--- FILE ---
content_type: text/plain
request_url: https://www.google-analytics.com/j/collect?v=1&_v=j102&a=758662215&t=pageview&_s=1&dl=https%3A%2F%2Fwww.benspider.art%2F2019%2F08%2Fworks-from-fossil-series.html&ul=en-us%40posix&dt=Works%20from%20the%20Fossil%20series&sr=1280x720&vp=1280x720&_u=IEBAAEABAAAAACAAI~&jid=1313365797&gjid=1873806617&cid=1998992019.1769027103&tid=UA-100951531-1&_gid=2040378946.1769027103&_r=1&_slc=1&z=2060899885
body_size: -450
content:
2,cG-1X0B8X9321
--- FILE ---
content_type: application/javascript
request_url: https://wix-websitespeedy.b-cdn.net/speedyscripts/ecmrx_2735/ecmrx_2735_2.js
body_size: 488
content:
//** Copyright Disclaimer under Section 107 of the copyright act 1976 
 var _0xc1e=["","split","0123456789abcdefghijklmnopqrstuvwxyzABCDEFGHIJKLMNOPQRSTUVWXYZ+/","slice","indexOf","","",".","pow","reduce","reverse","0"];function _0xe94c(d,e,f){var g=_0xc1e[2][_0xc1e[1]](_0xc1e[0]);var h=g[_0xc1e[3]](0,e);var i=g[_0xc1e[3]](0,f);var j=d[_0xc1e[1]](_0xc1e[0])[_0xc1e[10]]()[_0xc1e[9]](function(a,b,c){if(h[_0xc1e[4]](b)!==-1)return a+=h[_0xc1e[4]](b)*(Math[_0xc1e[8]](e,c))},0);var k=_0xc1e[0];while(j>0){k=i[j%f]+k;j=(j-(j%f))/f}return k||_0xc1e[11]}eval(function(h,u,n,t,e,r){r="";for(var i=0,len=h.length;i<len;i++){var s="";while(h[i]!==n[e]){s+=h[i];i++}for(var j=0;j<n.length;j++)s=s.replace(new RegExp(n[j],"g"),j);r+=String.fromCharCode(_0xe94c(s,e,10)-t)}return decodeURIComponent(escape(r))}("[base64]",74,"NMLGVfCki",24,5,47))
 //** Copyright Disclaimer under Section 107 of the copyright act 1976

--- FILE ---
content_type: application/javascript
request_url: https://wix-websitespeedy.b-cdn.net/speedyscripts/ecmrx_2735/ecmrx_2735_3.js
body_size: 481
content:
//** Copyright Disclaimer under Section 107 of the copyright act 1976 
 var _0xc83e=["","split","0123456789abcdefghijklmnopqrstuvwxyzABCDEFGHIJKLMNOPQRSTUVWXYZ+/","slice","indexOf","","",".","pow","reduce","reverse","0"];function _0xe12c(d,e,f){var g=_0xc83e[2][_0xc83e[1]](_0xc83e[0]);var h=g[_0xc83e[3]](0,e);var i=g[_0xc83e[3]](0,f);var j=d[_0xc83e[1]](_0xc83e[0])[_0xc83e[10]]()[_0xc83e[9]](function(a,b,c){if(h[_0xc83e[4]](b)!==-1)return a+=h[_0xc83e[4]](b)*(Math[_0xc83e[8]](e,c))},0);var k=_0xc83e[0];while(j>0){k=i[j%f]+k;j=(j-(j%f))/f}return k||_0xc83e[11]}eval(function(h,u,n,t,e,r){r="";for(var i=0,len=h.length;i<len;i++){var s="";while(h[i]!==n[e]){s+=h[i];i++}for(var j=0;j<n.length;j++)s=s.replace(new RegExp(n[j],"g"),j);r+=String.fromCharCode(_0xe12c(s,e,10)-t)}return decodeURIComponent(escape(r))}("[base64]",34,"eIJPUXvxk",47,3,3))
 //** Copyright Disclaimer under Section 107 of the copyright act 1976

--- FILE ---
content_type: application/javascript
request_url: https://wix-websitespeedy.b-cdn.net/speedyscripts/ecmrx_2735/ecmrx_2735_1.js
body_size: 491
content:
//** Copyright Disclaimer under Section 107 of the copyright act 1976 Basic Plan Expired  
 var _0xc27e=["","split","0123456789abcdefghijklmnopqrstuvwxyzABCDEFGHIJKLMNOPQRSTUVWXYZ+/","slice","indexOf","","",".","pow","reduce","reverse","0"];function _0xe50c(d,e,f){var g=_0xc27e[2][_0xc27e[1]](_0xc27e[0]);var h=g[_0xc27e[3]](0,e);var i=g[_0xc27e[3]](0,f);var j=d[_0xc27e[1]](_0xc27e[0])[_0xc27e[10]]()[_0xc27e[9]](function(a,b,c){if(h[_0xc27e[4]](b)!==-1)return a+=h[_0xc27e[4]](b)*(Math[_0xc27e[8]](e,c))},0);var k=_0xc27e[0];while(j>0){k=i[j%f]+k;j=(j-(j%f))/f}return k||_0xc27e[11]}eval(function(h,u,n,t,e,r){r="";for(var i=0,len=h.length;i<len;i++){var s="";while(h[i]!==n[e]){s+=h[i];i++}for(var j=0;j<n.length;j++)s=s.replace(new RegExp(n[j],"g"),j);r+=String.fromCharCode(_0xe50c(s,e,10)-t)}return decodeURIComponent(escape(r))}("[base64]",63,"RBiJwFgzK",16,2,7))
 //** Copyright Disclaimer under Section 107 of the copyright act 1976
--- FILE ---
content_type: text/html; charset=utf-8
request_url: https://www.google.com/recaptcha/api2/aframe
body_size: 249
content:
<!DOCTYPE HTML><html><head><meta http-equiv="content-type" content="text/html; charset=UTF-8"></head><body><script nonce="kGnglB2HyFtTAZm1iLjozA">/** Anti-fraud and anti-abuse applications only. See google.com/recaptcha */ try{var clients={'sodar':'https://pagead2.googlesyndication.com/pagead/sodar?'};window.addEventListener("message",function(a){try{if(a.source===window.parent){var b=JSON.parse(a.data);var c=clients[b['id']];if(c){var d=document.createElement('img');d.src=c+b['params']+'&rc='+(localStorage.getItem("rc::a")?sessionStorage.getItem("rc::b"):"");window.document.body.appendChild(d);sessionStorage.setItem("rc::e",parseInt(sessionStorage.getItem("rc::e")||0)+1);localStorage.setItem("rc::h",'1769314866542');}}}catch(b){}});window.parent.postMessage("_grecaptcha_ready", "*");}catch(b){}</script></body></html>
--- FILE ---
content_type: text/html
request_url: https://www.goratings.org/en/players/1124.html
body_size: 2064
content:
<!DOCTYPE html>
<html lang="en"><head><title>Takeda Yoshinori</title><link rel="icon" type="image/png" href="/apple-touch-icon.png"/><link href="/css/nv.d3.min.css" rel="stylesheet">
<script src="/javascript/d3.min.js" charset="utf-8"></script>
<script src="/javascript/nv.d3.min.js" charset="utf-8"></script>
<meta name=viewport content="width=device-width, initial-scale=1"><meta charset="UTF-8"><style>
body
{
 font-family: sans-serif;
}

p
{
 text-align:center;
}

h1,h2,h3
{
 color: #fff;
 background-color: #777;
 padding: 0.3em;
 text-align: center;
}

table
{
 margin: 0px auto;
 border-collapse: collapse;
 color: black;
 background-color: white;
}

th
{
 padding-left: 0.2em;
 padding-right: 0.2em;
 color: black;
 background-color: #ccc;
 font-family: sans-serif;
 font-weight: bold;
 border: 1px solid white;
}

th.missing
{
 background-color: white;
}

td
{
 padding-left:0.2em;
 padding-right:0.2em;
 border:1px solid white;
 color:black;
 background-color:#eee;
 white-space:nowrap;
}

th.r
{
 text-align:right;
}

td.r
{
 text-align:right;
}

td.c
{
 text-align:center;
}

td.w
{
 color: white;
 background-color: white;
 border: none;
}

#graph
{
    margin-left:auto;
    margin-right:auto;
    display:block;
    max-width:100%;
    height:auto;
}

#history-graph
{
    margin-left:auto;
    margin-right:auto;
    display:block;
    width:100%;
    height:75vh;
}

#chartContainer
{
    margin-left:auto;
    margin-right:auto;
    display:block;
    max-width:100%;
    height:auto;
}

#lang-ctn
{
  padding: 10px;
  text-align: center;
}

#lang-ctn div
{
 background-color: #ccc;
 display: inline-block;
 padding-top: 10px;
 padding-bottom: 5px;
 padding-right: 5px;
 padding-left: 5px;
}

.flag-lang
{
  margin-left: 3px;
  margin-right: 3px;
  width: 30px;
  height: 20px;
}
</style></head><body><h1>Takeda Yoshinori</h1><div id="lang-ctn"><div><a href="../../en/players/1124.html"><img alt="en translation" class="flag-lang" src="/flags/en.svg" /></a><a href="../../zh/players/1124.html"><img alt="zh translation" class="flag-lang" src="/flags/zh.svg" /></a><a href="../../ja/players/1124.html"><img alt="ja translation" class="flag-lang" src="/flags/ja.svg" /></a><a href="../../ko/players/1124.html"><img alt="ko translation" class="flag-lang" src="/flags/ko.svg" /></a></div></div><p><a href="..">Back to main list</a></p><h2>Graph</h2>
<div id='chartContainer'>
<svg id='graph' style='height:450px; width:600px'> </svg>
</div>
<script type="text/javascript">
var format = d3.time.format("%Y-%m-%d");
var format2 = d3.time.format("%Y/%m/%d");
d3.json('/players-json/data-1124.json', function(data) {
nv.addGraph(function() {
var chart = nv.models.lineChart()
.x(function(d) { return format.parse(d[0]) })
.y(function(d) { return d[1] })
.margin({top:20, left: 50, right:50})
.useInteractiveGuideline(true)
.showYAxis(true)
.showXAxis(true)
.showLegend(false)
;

-*-*-

Problem to work on:
Once the lines holding the word "data" in the material above are counted, report that number by itself.

Task response:
2